◆ **Extract**:
--- BEGIN ---

What Makes This Different?

Unlike micro-exercises like Rustlings, these exercises are:

  • Substantial: Each exercise builds something real and satisfying
  • Progressive: Concepts build naturally on each other
  • Comprehensive: Forces you to use every Rust feature in context
  • Practical: Skills transfer directly to real-world Rust programming

Structure

The 101 exercises are organized into 10 phases:

  1. Foundations (1-15): Basic syntax, ownership, simple collections
  2. Intermediate Collections (16-30): Advanced collection usage, patterns
  3. Error Handling & I/O (31-40): Result, Option, file operations
  4. Ownership Deep Dive (41-50): Lifetimes, borrowing, Cow
  5. Smart Pointers (51-65): Box, Rc, RefCell, Arc, Weak
  6. Trait System (66-75): Traits, generics, trait objects
  7. Advanced Patterns (76-85): Custom iterators, builder pattern, typestate
  8. Concurrency (86-92): Threads, channels, sync primitives
  9. Real-World Algorithms (93-100): Graph algorithms, DP, search
  10. Capstone (101): Complete compiler + VM with event loop

How to Use This Book

  1. Read the exercise - Understand what you're building
  2. Try it yourself - Write code without looking at hints
  3. Run the tests - Use cargo test to validate your solution
  4. Peek at hints - If stuck, hints are in a separate section
  5. Compare solutions - After solving, see alternative approaches
  6. Do follow-ups - Extend the exercise with additional challenges

Prerequisites

  • Basic programming experience (any language)

--- END ---

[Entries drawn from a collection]
--- BEGIN ---

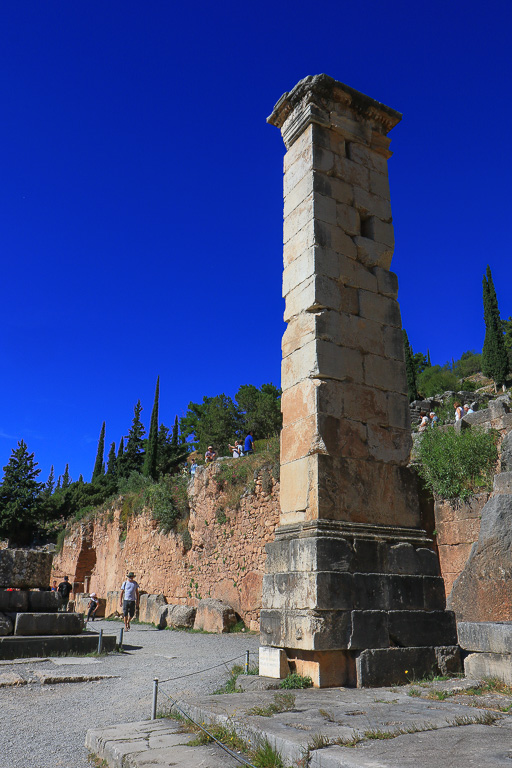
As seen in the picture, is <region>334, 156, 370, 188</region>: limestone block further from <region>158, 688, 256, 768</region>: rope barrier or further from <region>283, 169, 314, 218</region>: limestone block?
<region>158, 688, 256, 768</region>: rope barrier

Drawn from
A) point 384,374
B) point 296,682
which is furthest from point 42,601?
point 384,374

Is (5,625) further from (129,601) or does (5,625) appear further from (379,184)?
(379,184)

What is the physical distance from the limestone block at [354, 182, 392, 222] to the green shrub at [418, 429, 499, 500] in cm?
476

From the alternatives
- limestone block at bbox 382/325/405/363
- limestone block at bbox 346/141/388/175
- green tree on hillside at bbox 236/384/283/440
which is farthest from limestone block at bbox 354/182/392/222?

--- END ---

Answer these questions from the Rust exercise overview:
(a) How many exercises does it contain, and into how many phases are they organized?
(b) Which phase covers exercises 86-92?
(c) What command does it say to use to validate a solution?
These data come from a different source than the text.

◆ **Written answer**:
(a) 101 exercises, organized into 10 phases.
(b) Concurrency.
(c) cargo test